■ Problem set ■
a – Answer these questions about the forum thread on the probe launched from Zero, one line for each answer, marked (i), (ii) and (iii) like the questions.
(i) What is the mass of the space probe?
(ii) What fault does haruspex find in the figure 3.0015000*10^7 J?
(iii) What does Dr Dr news tell the poster to apply?
b – Go on with the forum thread on the probe launched from Zero, starting after its final line.

Finding the Kinetic Energy using the mass, radius and initial KE

[Ella1777]

Information Given:Zero, a hypothetical planet, has a mass of 4.2 x 1023 kg, a radius of 2.8 x 106 m, and no atmosphere. A 10 kg space probe is to be launched vertically from its surface.

Question: (a) If the probe is launched with an initial kinetic energy of 5.0 x 107 J, what will be its kinetic energy when it is 4.0 x 106 m from the center of Zero? I only put part A because i got part B correct
here is my attempt:
(G*m1*m2/d1)-(G*M1*M2/d2)= 3.0015000*10^7 J
What am I doing wrong?
What are some other calculations?
Thank you!

 

[haruspex]

(G*m1*m2/d1)-(G*M1*M2/d2)= 3.0015000*10^7 J
What am I doing wrong?

Fine so far, except that you quote too many significant figures. But you have bit more work to do to arrive at the answer to the question asked.

 

[Dr Dr news]

Just apply the conservation of the total energy which in this case is the sum of the potential energy and the kinetic energy. You are already part way there.

 

[Ella1777]

Just apply the conservation of the total energy which in this case is the sum of the potential energy and the kinetic energy. You are already part way there.

So I just found kinetic energy only not the initial I’m assuming.

Adding KE and PE will get my initial KE?

Or do you mean
KEi+KEf=PEi+PEf ??
If that’s the case then did I just solve for KEf and how do I find PEi and PEf?

So I add KE: 3.0*10^7 to PE?
How would I solve for PE?
I’m sorry I’m just quite confused how to use this equation I started on and apply it to conservation of energy.

Thank you I appreciate your help and efforts!

 

[Ella1777]

Fine so far, except that you quote too many significant figures. But you have bit more work to do to arrive at the answer to the question asked.

■ Material provided ■
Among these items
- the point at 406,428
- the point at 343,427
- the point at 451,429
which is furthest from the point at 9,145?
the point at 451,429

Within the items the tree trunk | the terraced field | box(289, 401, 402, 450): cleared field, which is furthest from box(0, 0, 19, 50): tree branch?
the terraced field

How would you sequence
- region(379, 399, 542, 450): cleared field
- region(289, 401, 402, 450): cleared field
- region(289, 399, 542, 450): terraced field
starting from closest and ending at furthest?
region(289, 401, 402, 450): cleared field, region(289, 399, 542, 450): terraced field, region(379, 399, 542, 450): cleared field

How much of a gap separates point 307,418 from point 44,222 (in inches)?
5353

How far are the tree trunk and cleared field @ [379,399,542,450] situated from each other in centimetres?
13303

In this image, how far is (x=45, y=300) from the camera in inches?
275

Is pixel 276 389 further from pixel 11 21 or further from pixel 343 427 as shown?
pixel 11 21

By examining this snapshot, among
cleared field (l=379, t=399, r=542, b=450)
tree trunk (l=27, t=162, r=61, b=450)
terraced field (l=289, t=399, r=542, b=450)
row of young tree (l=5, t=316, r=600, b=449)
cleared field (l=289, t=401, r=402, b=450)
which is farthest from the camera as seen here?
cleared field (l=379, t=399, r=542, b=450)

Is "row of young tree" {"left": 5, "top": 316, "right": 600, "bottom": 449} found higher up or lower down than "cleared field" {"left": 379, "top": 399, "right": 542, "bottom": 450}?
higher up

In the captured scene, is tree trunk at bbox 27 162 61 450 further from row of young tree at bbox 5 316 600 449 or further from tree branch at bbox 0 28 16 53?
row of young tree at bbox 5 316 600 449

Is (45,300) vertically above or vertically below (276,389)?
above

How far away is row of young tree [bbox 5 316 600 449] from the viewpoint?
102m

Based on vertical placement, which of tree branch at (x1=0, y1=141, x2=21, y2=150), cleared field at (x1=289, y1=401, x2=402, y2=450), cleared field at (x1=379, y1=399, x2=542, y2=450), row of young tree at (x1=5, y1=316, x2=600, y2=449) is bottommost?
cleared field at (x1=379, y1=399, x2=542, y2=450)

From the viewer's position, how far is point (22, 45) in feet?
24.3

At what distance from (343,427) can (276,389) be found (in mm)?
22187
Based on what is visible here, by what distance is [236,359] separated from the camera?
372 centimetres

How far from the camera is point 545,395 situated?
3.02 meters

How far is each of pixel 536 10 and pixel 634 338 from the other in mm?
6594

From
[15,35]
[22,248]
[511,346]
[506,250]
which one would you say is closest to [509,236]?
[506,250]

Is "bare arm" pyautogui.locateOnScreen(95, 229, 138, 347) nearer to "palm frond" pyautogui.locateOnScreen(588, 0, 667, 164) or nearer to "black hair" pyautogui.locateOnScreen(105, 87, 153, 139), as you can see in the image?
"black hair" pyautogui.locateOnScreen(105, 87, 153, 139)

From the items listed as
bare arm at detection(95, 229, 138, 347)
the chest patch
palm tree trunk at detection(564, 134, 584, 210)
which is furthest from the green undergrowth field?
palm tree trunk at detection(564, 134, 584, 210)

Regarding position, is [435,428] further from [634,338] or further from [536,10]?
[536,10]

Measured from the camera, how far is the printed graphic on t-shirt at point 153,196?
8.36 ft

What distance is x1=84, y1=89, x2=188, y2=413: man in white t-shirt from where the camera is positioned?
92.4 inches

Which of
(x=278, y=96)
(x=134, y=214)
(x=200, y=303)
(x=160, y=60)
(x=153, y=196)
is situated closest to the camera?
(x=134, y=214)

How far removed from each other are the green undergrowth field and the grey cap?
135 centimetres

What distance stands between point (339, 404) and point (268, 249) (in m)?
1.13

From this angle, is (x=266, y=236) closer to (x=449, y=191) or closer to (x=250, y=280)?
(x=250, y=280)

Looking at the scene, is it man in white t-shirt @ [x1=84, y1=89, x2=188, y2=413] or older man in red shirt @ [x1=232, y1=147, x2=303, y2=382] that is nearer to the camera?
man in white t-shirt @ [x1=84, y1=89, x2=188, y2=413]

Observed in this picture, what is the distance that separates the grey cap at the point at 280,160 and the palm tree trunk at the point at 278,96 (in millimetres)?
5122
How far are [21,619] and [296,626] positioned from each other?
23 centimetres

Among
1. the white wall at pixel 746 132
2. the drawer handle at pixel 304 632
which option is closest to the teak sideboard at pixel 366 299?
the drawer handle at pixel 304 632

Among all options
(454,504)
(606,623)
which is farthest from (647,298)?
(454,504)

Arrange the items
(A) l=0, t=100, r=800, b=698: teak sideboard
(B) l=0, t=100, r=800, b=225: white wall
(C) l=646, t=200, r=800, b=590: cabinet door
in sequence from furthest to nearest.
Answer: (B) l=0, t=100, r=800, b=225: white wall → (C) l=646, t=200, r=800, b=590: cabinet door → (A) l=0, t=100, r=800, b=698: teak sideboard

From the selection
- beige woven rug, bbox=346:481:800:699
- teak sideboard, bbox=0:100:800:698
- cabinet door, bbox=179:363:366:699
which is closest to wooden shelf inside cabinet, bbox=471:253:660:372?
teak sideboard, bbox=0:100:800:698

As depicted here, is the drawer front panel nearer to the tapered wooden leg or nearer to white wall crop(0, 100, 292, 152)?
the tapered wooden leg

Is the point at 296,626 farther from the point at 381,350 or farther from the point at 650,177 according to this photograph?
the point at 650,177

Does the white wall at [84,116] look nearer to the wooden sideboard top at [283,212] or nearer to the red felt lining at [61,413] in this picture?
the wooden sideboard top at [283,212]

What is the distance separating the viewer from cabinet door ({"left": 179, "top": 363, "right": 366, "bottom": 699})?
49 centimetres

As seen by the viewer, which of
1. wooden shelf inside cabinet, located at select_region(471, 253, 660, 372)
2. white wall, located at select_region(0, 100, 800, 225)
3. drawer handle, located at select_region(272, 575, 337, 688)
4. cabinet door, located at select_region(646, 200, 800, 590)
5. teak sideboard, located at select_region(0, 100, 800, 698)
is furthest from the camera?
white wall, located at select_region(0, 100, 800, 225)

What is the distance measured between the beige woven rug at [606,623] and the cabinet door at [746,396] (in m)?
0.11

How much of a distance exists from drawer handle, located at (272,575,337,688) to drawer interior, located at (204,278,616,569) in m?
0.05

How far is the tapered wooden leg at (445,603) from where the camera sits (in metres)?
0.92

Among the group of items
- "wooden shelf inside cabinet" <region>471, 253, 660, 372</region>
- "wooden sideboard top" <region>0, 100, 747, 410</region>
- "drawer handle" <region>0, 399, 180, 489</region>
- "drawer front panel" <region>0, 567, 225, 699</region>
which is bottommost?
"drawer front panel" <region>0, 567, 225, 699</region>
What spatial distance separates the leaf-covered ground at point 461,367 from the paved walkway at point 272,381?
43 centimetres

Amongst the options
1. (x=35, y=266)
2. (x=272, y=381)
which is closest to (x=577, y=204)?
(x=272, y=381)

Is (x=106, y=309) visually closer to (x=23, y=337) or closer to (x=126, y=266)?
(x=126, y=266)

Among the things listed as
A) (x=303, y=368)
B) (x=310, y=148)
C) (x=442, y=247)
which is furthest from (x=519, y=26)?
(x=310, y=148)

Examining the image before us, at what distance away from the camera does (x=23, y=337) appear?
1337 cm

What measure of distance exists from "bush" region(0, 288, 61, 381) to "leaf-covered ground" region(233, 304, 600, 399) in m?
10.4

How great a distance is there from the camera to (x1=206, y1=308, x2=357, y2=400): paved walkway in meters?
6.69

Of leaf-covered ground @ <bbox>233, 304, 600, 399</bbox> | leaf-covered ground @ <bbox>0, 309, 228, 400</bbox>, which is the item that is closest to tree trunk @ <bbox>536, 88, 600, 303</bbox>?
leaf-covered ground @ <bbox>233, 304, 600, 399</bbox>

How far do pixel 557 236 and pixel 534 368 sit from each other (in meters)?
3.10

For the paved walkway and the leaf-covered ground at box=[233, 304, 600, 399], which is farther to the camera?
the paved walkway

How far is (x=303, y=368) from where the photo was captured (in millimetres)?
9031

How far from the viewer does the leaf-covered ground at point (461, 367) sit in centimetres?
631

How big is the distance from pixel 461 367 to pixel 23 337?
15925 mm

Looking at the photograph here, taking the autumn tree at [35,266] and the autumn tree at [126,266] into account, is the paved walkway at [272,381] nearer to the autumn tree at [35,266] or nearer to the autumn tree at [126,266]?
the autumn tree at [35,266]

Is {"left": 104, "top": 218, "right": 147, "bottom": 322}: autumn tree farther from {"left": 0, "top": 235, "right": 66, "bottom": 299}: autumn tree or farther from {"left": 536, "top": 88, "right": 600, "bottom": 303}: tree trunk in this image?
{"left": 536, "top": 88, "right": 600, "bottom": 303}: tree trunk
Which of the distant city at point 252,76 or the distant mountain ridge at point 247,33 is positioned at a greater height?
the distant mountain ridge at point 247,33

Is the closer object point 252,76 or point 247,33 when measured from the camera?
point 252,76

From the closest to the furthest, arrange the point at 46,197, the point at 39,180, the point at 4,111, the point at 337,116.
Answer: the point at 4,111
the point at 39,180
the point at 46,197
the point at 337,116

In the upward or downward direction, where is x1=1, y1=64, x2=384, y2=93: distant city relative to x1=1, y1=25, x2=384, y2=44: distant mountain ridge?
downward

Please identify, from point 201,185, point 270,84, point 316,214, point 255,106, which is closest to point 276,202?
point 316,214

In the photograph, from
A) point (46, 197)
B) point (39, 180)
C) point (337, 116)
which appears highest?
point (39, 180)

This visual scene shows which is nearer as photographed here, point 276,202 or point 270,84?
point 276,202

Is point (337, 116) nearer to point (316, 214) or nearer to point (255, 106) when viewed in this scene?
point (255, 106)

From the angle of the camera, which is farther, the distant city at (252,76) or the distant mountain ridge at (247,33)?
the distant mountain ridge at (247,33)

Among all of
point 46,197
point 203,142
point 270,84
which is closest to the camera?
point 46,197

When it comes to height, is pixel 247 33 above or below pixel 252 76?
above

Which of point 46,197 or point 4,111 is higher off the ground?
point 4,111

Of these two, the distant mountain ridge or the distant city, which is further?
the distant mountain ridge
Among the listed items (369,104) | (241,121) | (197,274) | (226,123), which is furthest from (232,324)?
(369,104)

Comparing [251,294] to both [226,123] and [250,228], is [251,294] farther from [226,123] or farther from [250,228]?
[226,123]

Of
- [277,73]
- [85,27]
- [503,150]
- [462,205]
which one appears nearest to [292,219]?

■ Final answers ■
a –
(i) 10 kg
(ii) It quotes too many significant figures.
(iii) The conservation of the total energy, which in this case is the sum of the potential energy and the kinetic energy.

b –
When working out the problem I have to quote all the significant figure or else points will be taken and it’s a risk to the wrong answer my professor says. When it comes to the final answer I do the sig figs and I typed in 3.0e7. Significant figures are usually the least of my problems it really isn’t one at all compared to understanding the process. Thank you!

 

[haruspex]

So I just found kinetic energy

You did? Looks to me like you just found a difference between two potential energies. How does that relate to kinetic energies here?

 

[Dr Dr news]

The conservation of mechanical energy applies to the total mechanical energy in the absence of losses say to friction, that is E(total, final) = E(total, initial). You are getting closer to a solution.

 

[MartinCarr]

I have not tried it with a different zero PE at the centre, but outcome should be the same..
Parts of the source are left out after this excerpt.